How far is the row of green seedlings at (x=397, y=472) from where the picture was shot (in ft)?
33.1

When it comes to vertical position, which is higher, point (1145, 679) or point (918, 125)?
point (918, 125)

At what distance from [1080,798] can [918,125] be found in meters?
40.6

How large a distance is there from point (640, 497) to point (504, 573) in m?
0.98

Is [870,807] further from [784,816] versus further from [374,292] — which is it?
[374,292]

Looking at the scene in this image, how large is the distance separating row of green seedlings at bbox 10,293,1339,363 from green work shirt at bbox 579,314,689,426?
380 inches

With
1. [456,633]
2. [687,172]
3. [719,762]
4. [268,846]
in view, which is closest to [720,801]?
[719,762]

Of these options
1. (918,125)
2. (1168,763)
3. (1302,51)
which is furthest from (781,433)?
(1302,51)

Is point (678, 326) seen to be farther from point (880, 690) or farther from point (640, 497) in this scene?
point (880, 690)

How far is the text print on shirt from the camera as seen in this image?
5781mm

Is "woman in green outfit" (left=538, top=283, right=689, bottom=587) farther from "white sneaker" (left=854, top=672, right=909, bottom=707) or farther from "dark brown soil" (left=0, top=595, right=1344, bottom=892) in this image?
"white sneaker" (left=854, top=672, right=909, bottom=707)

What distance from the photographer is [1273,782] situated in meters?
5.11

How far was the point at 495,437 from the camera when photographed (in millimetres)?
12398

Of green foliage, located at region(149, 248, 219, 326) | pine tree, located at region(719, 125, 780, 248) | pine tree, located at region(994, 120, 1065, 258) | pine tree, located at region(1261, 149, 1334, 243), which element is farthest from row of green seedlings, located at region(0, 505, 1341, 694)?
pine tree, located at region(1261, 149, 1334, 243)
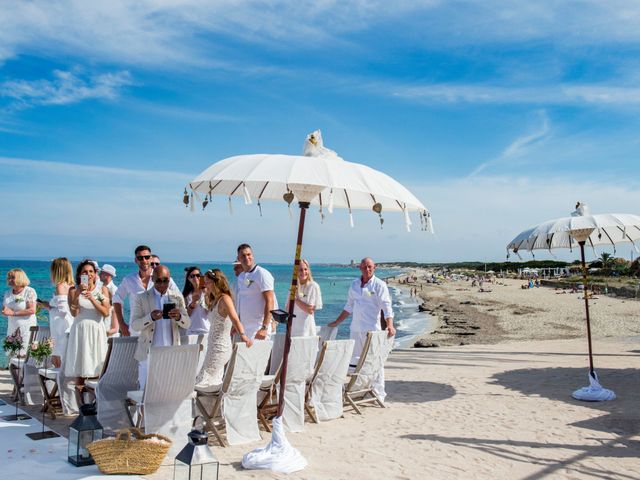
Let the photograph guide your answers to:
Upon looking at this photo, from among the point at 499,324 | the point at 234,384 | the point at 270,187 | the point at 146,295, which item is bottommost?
the point at 499,324

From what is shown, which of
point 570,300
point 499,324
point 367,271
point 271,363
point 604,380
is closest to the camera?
point 271,363

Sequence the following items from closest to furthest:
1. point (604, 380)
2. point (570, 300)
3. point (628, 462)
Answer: point (628, 462) < point (604, 380) < point (570, 300)

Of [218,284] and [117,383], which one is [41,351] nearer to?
[117,383]

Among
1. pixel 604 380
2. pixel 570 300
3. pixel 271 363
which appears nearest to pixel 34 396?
pixel 271 363

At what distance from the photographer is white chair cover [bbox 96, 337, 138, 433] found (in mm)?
5367

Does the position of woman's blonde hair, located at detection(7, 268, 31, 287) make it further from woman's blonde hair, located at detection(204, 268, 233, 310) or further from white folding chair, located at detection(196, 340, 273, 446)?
white folding chair, located at detection(196, 340, 273, 446)

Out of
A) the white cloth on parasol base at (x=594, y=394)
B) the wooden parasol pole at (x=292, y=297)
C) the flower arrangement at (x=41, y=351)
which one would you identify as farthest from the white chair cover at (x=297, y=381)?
the white cloth on parasol base at (x=594, y=394)

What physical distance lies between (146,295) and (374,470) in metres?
2.69

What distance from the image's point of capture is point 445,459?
16.6ft

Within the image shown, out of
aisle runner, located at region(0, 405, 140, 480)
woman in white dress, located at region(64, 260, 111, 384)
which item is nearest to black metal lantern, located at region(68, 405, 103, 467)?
aisle runner, located at region(0, 405, 140, 480)

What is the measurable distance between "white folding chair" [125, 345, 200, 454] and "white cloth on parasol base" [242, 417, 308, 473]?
28.7 inches

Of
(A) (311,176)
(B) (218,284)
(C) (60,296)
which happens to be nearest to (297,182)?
(A) (311,176)

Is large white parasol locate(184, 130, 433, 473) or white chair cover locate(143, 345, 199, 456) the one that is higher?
large white parasol locate(184, 130, 433, 473)

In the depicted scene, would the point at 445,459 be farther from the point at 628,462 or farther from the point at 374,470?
the point at 628,462
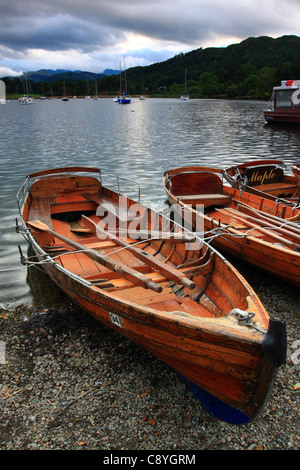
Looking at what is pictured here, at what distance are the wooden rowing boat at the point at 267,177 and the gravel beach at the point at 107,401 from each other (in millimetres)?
7059

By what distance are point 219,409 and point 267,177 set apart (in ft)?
35.8

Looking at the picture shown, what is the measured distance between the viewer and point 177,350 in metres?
4.65

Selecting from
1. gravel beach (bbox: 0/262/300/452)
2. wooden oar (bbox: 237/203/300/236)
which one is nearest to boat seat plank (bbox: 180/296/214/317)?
gravel beach (bbox: 0/262/300/452)

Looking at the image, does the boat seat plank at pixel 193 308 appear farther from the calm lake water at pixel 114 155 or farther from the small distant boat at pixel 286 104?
the small distant boat at pixel 286 104

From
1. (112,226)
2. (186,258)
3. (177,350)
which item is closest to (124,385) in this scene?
(177,350)

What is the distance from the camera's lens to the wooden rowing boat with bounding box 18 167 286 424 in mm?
4039

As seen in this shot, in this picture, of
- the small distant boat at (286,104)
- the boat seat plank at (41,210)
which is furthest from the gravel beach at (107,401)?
the small distant boat at (286,104)

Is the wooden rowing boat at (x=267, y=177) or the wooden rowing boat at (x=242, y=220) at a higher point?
the wooden rowing boat at (x=267, y=177)

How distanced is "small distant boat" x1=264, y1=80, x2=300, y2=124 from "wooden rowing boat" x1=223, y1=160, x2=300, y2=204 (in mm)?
27482

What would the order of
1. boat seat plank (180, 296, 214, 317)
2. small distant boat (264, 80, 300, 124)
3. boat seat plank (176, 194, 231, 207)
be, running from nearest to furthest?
boat seat plank (180, 296, 214, 317), boat seat plank (176, 194, 231, 207), small distant boat (264, 80, 300, 124)

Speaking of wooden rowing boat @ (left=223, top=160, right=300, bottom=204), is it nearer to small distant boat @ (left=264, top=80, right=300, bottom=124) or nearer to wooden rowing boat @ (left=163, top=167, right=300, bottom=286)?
wooden rowing boat @ (left=163, top=167, right=300, bottom=286)

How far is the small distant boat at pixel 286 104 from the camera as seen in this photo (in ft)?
119

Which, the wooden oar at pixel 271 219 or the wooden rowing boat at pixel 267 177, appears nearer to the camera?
the wooden oar at pixel 271 219

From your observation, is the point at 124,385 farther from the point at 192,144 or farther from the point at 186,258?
the point at 192,144
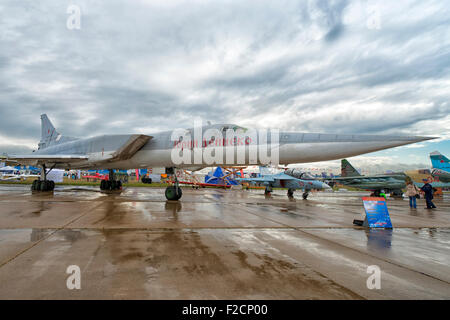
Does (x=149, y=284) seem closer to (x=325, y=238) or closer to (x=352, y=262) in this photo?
A: (x=352, y=262)

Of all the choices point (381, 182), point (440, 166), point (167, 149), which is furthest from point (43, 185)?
point (440, 166)

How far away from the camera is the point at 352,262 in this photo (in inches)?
116

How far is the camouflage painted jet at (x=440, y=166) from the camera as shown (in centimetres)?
1983

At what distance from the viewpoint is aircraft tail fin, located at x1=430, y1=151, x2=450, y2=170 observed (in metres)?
21.3

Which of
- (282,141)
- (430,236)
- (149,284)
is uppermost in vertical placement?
(282,141)

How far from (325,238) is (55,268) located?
3.95 m

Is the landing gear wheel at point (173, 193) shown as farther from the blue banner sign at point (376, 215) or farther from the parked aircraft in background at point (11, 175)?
the parked aircraft in background at point (11, 175)

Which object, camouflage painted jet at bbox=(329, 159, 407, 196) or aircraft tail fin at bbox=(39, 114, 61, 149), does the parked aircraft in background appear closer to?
aircraft tail fin at bbox=(39, 114, 61, 149)

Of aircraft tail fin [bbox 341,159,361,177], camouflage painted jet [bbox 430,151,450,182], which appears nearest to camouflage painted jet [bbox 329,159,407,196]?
aircraft tail fin [bbox 341,159,361,177]

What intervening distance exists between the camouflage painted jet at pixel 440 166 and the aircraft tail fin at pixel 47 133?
1226 inches

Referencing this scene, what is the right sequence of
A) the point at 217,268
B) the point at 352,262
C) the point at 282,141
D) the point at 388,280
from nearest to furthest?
the point at 388,280 → the point at 217,268 → the point at 352,262 → the point at 282,141

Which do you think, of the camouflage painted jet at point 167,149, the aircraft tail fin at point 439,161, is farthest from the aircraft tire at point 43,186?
the aircraft tail fin at point 439,161

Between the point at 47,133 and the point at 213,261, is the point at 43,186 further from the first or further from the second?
the point at 213,261
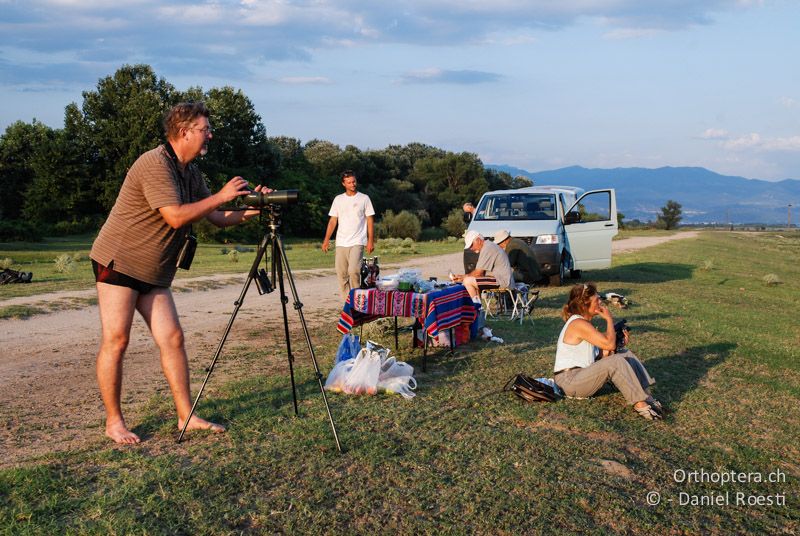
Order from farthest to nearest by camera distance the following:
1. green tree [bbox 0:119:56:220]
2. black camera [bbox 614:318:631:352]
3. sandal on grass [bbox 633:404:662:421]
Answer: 1. green tree [bbox 0:119:56:220]
2. black camera [bbox 614:318:631:352]
3. sandal on grass [bbox 633:404:662:421]

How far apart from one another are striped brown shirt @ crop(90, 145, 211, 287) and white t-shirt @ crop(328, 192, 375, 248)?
17.6 ft

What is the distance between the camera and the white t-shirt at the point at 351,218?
10359 mm

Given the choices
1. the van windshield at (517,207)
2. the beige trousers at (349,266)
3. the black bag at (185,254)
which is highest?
the van windshield at (517,207)

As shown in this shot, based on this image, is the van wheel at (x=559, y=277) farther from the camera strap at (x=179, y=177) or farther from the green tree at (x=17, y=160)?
the green tree at (x=17, y=160)

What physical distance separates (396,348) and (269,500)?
4.86 meters

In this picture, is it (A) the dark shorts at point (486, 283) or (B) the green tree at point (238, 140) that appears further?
(B) the green tree at point (238, 140)

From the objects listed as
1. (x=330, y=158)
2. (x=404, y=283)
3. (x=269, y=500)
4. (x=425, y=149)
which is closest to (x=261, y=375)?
(x=404, y=283)

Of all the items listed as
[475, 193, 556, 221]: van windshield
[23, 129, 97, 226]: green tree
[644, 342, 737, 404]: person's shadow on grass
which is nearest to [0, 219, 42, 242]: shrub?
[23, 129, 97, 226]: green tree

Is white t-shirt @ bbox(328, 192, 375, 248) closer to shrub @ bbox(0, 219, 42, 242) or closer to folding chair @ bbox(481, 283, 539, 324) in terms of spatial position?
folding chair @ bbox(481, 283, 539, 324)

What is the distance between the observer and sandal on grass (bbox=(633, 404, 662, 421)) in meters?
6.46

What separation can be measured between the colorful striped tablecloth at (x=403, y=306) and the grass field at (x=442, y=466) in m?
0.51

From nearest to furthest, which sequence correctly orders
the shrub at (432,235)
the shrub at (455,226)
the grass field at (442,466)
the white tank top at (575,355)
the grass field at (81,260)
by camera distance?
the grass field at (442,466) → the white tank top at (575,355) → the grass field at (81,260) → the shrub at (432,235) → the shrub at (455,226)

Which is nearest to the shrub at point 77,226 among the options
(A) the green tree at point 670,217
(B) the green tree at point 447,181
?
(B) the green tree at point 447,181

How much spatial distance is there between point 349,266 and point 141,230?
5566 mm
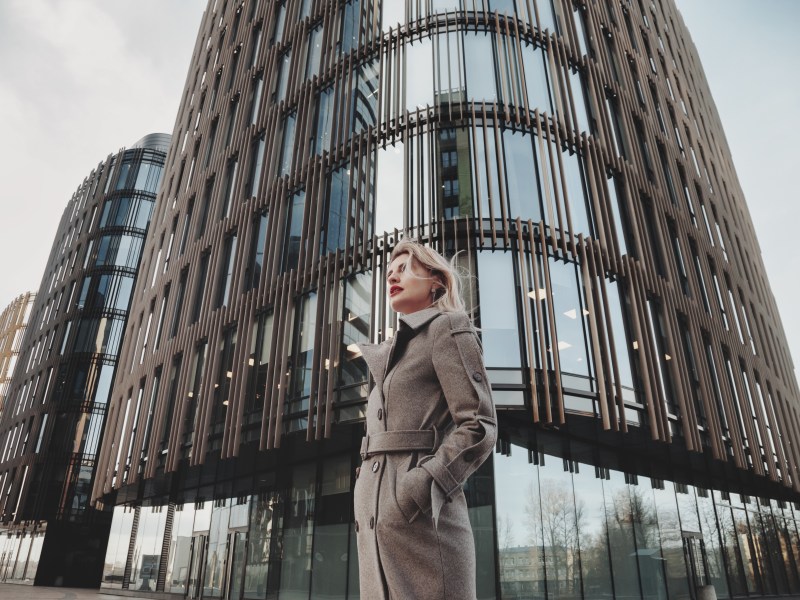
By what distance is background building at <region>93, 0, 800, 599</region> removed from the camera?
13.0 meters

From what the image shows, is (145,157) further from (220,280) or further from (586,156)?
(586,156)

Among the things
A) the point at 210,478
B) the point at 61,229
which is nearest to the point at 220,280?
the point at 210,478

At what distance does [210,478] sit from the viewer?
18188 mm

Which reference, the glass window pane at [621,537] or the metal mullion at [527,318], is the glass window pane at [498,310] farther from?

The exercise :: Write out exactly the lines beginning with the line that holds "How much spatial" and ending with the final line of the data, both ends included, without the pictures.

Expected answer ::
How much spatial distance is there between point 349,266 and point 141,230?
5566 mm
By what distance is background building at <region>93, 0, 800, 599</region> removed from the camera?
13.0 meters

From what the image shows, is (145,157) further from (220,280) or further from (586,156)?
(586,156)

Among the things
A) the point at 210,478
B) the point at 61,229
which is nearest to the point at 220,280?
the point at 210,478

At what distance does [210,478] sit from the viewer?
18188 mm

Which reference, the glass window pane at [621,537] or the metal mullion at [527,318], is the glass window pane at [498,310] farther from?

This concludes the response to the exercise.